Path Forward on WTO Appellate Body Reform Possible, Experts Say
The U.S. and the European Union should be able to “come to a convergence” on seven planks of reform of the appellate body at the World Trade Organization, said Ignacio Garcia Bercero, European Union Visiting Fellow, Oxford University and a chief negotiator at the European Commission. Garcia Bercero, who noted he was not speaking on behalf of the European Commission, was a panelist on a WTO Reform webinar hosted by the Washington International Trade Association July 23.
“It is very clear there will be no way of finding a way forward on this issue unless the United States and European Union can find a common understanding,” he said, adding that such an understanding should be possible. He then summarized major points in a paper he wrote on WTO reform. He said he thinks leaders on both continents will agree that both panels and appellate panels should decide only the issues “strictly necessary to find a resolution to a dispute,” a value he called judicial economy. He said they could agree that appellate panels should judge facts only when the panel made an “egregious error.”
He said that Europe and the U.S. should be able to agree that “there's no such thing as stare decisis in the WTO system.” In other words, if a country brings up an issue in a case, the appellate body cannot dismiss the argument because a previous appellate panel ruled against that argument. He said that the EU and the U.S. could agree that the panels' decisions need to be more timely, at both the original level and the appellate level. He said he expects they could agree on a restructuring of the professional staff of the appellate body, which would include term limits.
Finally, he addressed the U.S. concern that setting out guardrails could be useless, because the appellate body did not respect the rules that are part of the WTO charter. He said with a “near-death experience,” he thinks the appellate body would be more careful in the future, but there was also the possibility of adding a legal structure to the WTO charter that says nothing can add to members' obligations, or diminish them.
The idea that the WTO has impinged on U.S. ability to use trade remedies is core to the U.S. complaint.
Garcia Bercero said that if the EU and U.S. agree, it “won’t be hard to get everyone else to follow.”
Bruce Hirsh, founder of Tailwind Global Strategies and another WITA panelist, said the gap in trust between the U.S. and the EU is one of the greatest hurdles to bringing back the appellate body. He said there's a lot of skepticism in Washington about whether the EU “is really committed to true reform,” and that many in Geneva don't believe the U.S. is serious about getting its appellate body concerns resolved.
He said Garcia Bercero's paper was extremely useful in this regard, but if it were formally adopted by the European Commission, that would be even better.
Former Appellate Body member Jennifer Hillman, who also spoke during the webinar, was heartened by Garcia Bercero's presentation: “To me it sounds like we are quite close to a substantive package that could be done.” But she said those in Geneva who think the U.S. doesn't really want a solution are right for now, since the U.S. trade representative testified in Congress that he doesn't “have any compulsion” for the appellate body to be reinstated (see 2006170008). Given that, she questioned whether a solution could be found before the next WTO ministerial meeting in June 2021. “That is going to depend to some degree on the election,” she said.

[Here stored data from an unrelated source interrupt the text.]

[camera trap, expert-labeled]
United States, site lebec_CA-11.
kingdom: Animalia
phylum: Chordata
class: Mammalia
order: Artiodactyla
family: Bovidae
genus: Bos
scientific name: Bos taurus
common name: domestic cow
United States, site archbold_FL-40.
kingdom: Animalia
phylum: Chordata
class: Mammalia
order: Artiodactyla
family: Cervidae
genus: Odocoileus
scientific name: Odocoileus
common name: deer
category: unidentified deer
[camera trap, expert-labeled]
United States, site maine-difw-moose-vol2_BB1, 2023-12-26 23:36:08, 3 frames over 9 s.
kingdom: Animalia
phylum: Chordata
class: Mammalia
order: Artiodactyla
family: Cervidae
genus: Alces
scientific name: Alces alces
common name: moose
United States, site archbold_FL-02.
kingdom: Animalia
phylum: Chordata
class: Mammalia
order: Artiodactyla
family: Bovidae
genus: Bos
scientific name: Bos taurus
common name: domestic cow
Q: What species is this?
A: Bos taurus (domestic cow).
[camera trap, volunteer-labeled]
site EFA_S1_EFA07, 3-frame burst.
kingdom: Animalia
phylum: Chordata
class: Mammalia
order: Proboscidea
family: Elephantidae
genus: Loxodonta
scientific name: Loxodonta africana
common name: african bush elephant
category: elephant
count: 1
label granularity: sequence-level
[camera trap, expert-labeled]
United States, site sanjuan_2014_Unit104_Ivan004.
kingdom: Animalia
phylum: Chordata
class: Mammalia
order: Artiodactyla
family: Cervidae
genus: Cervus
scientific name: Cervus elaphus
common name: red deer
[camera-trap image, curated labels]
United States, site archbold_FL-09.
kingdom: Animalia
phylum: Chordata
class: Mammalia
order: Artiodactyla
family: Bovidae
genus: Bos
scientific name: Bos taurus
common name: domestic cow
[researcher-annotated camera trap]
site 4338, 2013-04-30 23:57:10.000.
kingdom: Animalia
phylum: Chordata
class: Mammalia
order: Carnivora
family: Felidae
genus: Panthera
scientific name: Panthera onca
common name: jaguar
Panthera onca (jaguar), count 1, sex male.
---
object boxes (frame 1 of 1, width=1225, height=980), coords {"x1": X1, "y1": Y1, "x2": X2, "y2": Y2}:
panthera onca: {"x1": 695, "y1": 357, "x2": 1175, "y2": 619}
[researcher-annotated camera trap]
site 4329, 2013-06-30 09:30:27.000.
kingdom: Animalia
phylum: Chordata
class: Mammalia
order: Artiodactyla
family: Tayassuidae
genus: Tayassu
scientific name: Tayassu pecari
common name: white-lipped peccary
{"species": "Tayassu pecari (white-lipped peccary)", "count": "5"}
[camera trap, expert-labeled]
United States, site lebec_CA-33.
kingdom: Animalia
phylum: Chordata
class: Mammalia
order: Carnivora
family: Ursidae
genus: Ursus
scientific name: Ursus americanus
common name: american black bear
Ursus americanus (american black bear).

Garcia Bercero suggested that if the appellate body impasse were solved, then the countries could move on to negotiations on changing rules at the WTO to better address industrial subsidies.
Warren Maruyama, a Hogan Lovells partner and former USTR general counsel, said he thinks a solution is still years away, and he doesn't see any way of accomplishing it outside a global negotiating round. He said that as a result of the appellate body clamping down on antidumping and countervailing duty practices -- which he called a political safety valve for trade -- “they've gotten themselves in a horrible fix.”
Retired trade attorney Terry Stewart agreed that it can't be done by June 2021, and predicted it would take at least three years. He said while it's good that Garcia Bercero's paper recognized that judicial overreach is a significant problem, he thinks the U.S. will not agree to a prospective solution. They will want fixes to some decisions that affected their trade remedies.
Garcia Bercero said he knows people want to reopen some of those cases, but they can't all be tackled right now. He thinks the top priority should be correcting the WTO definition of a “public body,” and “if it is not corrected, it very much limits the effectiveness of the countervailing duty” law, he said.
But he defended his argument that the appellate body needs to come first, and then more ambitious negotiations. “Without [binding] dispute settlement, it’s going to be increasingly difficult to convince countries to respect the rules,” he said. He believes that the EU and the U.S. are going to end up in tit-for-tat trade measures while the appellate body is defunct.